PROBLEM DESCRIPTION: Exact reproduction of every record is required, and pictures are to be excluded.

SUPPLIED RECORDS:
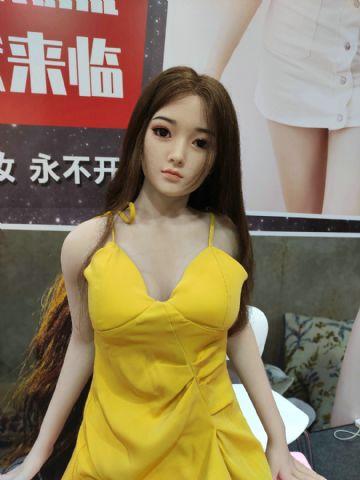 2020上海成人展图片报道:实体娃娃及SM产品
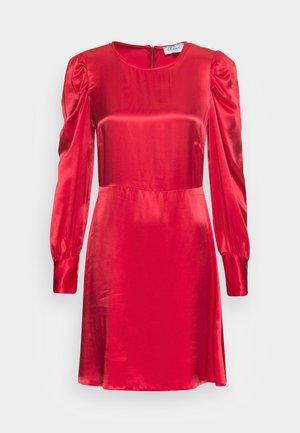 CLOSET LONDON PUFF SLEEVE DRESS - Juhlamekko - rust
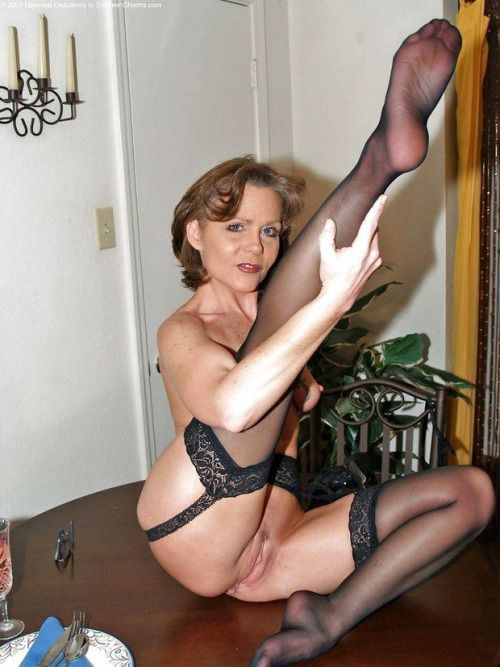Exclusive porn pics of amateur mature woman with smooth pussy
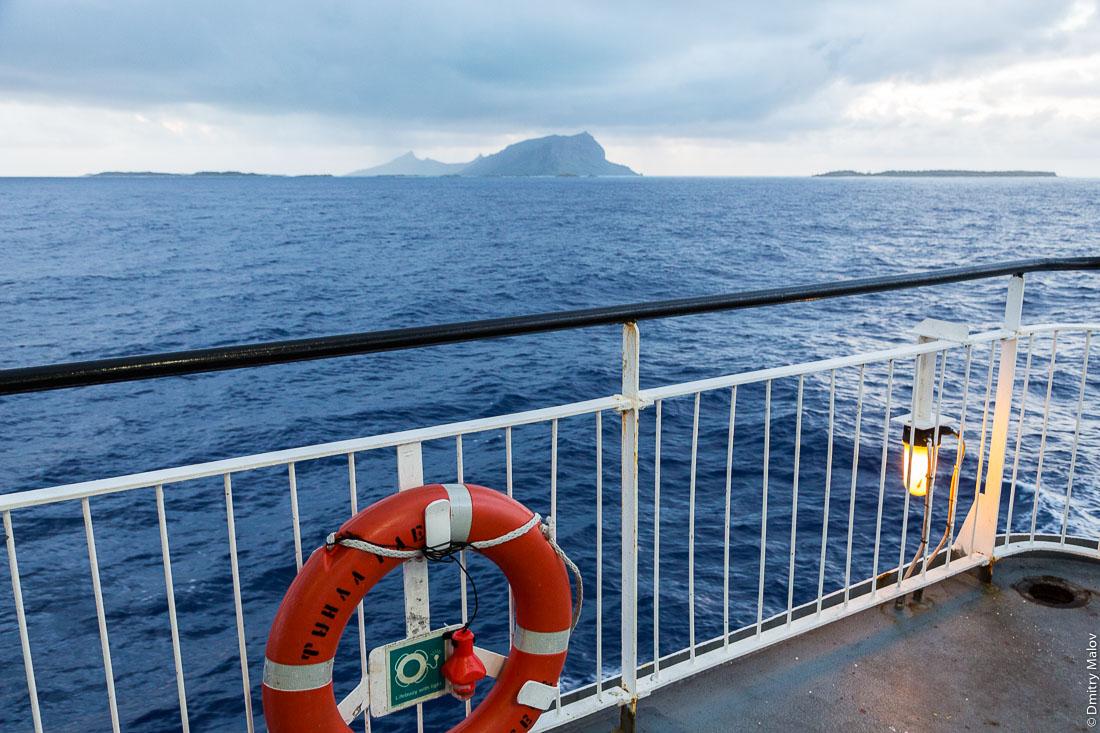 Корабль Tuhaa Pae IV отправляется. Спасательный круг. Остров Раиваваэ, архипелаг Тубуаи (Острал), Французская Полинезия. Ship Tuhaa Pae IV is leaving the port of Rairua, Lifebuoy. Raivavae, Tubuai/Austral islands, French Polynesia.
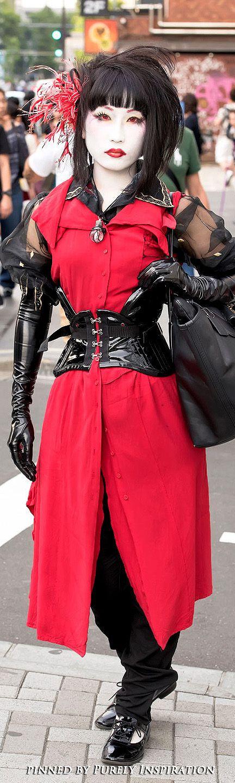 Tokyo Fashion Blog Harajuku Shironuri in Alice Auaa, PureOne Corset Works & Latex Gloves | Purely Inspiration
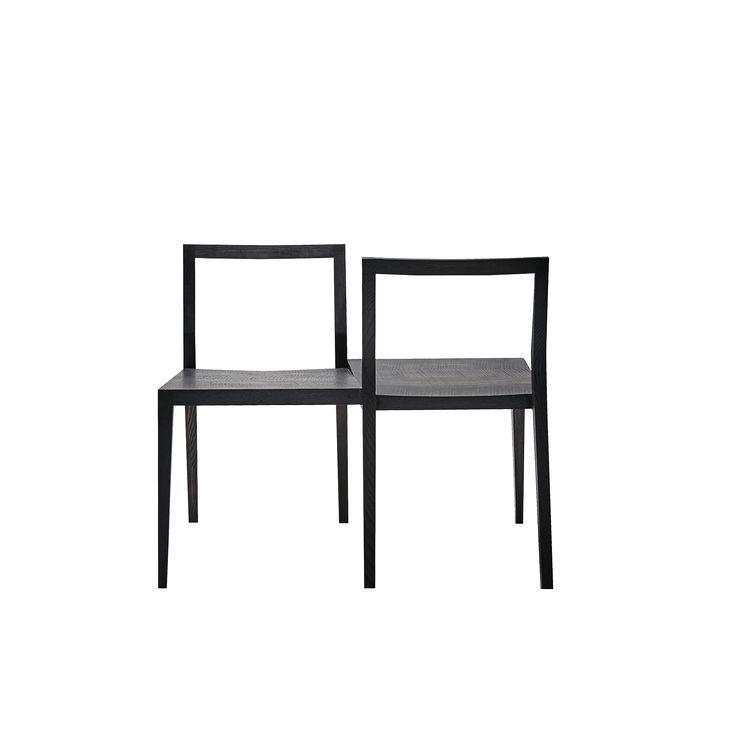"""Doppelstuhl Ghost-W von #MINT Furniture  ab 449,00 € Der Stuhl """"GHOST-W"""" ist die zeitgemäße MINT-Version des 18.Jahrhunderts """"Love Seat"""" für zwei Personen. Die Menschen sitzen in gegenüberliegenden Richtungen, sie haben die Möglichkeit miteinander zu kommunizieren oder den Kontakt auszulassen. Es ist ein ideales Sitzmöbel für öffentliche Bereiche wie Kunstgalerien und Schuhgeschäfte. Dieser Artikel ist in 4 verschiedenen Holzarten erhältlich. #Massivholzmöbel #Vollholzmöbel"""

ANSWER SECTION:
 2020上海成人展图片报道:实体娃娃及SM产品
 CLOSET LONDON PUFF SLEEVE DRESS - Juhlamekko - rust
Exclusive porn pics of amateur mature woman with smooth pussy
 Корабль Tuhaa Pae IV отправляется. Спасательный круг. Остров Раиваваэ, архипелаг Тубуаи (Острал), Французская Полинезия. Ship Tuhaa Pae IV is leaving the port of Rairua, Lifebuoy. Raivavae, Tubuai/Austral islands, French Polynesia.
 Tokyo Fashion Blog Harajuku Shironuri in Alice Auaa, PureOne Corset Works & Latex Gloves | Purely Inspiration
"""Doppelstuhl Ghost-W von #MINT Furniture  ab 449,00 € Der Stuhl """"GHOST-W"""" ist die zeitgemäße MINT-Version des 18.Jahrhunderts """"Love Seat"""" für zwei Personen. Die Menschen sitzen in gegenüberliegenden Richtungen, sie haben die Möglichkeit miteinander zu kommunizieren oder den Kontakt auszulassen. Es ist ein ideales Sitzmöbel für öffentliche Bereiche wie Kunstgalerien und Schuhgeschäfte. Dieser Artikel ist in 4 verschiedenen Holzarten erhältlich. #Massivholzmöbel #Vollholzmöbel"""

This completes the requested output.